第13話:秘め事

「……っと」


 意識を失い倒れ込む楓を、咄嗟に手を伸ばして抱き留める。

 男性にしては細めの身体だ。この程度なら軽々と持ち上げることが出来る。しばらく体勢を迷った後で、黒羽は結局、一番抱えやすいお姫様抱っこを選ぶことにした。

 腕の中に視線を落とす。楓の寝顔は安らかだった。

 瞼に前髪がかかっていたので、息を吹きかけ除けてあげる。目元には仄暗い隈があった。疲れているのだろう。昨夜はほとんど眠れなかったようだし、せめて今だけはゆっくりと休んで欲しい。


「一安心、といったところかの」


 巨木の傍からマヤが言う。上手い表現だ。

 この山にいれば楓は安全。けれど狐を倒さない限り、彼は決して日常に戻れない。そしてそれを叶えるのは……黒羽の役目だった。

 一応、策を考えてはいる。

 楓を危険に晒さずとも済むような作戦だが、その一方でとんでもなく綱渡りだ。成功するかは分からない。失敗すれば代償も大きい。きっと無事ではいられないだろう。想像するだけで身体が震えてくる。


 それでも。

 ……それでも、楓のためなら私は。


「師匠、狐が今どの辺りにいるか分かるか?」

「だいぶ離れておるようじゃ。少なくとも儂が感知出来る範囲にはおらぬよ。高千穂の町にも入ってはおるまい。鳥たちに斥候を頼むかの?」

「いや、いい。どうせ向こうからやって来るし、近付いたら私でも気付ける」


 わざわざこちらから赴く意味も無い。しばらく休息としようか。近くに雨風をしのげる洞穴があるし、楓はそこに寝かせよう。
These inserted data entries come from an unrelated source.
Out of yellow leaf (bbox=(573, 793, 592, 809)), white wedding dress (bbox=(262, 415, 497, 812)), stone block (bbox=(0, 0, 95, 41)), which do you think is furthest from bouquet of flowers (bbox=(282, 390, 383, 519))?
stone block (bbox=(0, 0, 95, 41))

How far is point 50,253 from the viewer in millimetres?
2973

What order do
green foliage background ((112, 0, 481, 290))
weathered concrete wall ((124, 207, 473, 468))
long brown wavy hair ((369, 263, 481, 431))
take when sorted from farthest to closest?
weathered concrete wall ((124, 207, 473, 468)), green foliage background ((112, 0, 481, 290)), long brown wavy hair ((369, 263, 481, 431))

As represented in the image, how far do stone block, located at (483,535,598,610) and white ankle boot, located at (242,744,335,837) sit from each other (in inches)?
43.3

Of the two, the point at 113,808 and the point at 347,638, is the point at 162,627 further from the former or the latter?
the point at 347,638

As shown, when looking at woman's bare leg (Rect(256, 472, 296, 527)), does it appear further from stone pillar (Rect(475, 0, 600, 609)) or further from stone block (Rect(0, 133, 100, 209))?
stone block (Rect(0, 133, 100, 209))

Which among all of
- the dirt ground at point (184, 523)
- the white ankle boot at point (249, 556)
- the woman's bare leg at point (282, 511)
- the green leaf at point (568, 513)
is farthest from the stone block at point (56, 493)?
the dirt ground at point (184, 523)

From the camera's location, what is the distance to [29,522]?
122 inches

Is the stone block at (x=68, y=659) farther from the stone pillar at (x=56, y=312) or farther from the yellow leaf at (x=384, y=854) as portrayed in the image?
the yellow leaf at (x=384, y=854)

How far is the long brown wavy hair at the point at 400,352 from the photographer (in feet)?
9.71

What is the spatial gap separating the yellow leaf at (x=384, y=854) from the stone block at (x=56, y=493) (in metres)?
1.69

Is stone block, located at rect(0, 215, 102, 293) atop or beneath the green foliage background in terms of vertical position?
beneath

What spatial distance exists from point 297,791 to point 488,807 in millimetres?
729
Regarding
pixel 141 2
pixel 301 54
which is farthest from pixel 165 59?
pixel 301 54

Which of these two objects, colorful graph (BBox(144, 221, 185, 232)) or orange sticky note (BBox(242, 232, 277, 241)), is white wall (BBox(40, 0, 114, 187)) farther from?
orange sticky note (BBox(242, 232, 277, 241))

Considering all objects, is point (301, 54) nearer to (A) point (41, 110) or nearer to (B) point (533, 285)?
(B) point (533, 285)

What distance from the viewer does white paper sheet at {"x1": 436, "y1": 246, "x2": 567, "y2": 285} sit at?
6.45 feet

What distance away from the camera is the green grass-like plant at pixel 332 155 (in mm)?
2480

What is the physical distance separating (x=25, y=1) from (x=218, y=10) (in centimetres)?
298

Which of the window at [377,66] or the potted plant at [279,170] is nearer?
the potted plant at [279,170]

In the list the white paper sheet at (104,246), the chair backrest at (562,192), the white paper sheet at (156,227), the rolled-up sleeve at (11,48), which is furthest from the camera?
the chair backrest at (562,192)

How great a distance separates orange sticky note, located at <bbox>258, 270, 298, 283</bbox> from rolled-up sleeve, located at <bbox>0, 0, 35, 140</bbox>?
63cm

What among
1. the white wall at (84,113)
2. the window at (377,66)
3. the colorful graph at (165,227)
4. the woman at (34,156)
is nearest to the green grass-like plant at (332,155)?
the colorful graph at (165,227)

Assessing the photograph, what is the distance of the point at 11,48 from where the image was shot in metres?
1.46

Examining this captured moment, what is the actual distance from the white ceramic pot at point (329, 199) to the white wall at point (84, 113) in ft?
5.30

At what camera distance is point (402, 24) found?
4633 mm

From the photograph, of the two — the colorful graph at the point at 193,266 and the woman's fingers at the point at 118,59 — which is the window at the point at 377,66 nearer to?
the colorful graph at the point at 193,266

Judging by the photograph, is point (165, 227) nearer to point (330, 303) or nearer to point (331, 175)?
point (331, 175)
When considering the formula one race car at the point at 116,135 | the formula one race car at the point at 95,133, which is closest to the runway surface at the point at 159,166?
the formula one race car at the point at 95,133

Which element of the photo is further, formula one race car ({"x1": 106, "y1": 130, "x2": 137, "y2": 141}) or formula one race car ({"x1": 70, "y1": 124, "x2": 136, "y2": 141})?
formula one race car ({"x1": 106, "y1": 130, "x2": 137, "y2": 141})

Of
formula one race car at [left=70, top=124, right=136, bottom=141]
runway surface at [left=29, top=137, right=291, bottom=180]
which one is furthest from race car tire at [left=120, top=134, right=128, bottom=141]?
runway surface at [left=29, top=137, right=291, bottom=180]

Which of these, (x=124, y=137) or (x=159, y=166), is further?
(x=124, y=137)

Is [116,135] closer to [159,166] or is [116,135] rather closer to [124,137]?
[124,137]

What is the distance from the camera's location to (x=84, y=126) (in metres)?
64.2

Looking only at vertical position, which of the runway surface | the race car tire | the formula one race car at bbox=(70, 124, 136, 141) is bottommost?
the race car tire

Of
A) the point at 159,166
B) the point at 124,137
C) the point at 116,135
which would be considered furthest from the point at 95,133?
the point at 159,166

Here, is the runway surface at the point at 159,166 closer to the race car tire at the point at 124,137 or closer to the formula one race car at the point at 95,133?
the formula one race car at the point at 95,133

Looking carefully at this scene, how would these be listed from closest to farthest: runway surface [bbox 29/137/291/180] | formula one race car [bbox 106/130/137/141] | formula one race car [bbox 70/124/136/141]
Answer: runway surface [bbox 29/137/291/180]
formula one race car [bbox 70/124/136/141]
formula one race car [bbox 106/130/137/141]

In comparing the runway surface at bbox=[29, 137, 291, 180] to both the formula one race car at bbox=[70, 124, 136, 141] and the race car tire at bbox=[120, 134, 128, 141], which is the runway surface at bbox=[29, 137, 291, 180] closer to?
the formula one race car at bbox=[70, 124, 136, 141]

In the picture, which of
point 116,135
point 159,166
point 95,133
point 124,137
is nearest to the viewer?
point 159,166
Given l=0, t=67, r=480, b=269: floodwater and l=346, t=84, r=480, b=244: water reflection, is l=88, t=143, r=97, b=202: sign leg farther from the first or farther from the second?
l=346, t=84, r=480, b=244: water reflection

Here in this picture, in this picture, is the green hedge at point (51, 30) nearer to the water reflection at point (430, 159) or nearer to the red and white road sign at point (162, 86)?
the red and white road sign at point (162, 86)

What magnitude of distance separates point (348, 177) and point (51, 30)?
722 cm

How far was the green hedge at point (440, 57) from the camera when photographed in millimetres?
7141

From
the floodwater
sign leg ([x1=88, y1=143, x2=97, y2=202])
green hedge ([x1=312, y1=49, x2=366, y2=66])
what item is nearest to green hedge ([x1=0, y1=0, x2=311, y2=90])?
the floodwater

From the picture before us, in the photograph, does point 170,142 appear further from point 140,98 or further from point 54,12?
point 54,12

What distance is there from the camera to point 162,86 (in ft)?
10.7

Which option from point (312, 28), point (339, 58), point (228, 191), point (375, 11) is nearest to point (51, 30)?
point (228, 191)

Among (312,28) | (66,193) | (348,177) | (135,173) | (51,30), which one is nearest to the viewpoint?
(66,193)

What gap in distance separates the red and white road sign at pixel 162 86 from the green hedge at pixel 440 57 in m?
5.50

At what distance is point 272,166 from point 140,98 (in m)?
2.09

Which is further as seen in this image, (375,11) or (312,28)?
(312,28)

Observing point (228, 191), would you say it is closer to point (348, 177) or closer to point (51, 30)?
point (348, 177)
 しかし黒羽が足を踏み出した時、マヤが背後から問い掛けてきた。


「この者はどこまで知っておる?」

「……何も」


 伝えてない。自分が楓を守る理由も、楓に抱く想いも何もかも秘密のまま、全てを誤魔化しここまで連れてきた。打ち明けたい衝動と戦いながら。


「本当にそれでよいのか」

「仕方ないだろ。知らない方が良い。正体不明の女なら、楓だって後腐れ無く別れやすいじゃないか」


 半分くらいは自分に言い聞かせるための台詞だった。

 普段であれば警戒されそうなほどに、黒羽は楓をまじまじと見つめる。不思議な魅力を宿した、穏やかでどこか儚げな顔。未知の想いに胸の奥を締め付けられて、彼女は視線をおもむろに持ち上げた。


「……楓を寝かせてくる」


 歩き出す。マヤは何も応えなかった。



 宗像結城は悩んでいた。


「ったく、本当にどこ行きやがったんだよあいつ……」

 

 熊本駅前に設置された観光マップを見つつ、盛大なため息を吐く。

 大学からここまでは電車に乗って来た。目的はただ一つ、楓を見つけ出すこと。こう言うと彼は気を使いそうだが、別に友達だから探すとかそんな理由は無い。ただ単に、結城がそうしたいと思ったからそうしているだけだ。

 

「『東』ってだけじゃよく分かんねえんだよなぁ」

 

 当初は簡単に追い付くと考えていたが、すぐにそれは不可能だと悟らされた。

 最大の原因は楓が情報を出さないことだった。結構しつこく探りを入れているのだが、少なくとも今のところ、熊本に一泊してから東に向かったとしか分かっていない。あまりにも曖昧だ。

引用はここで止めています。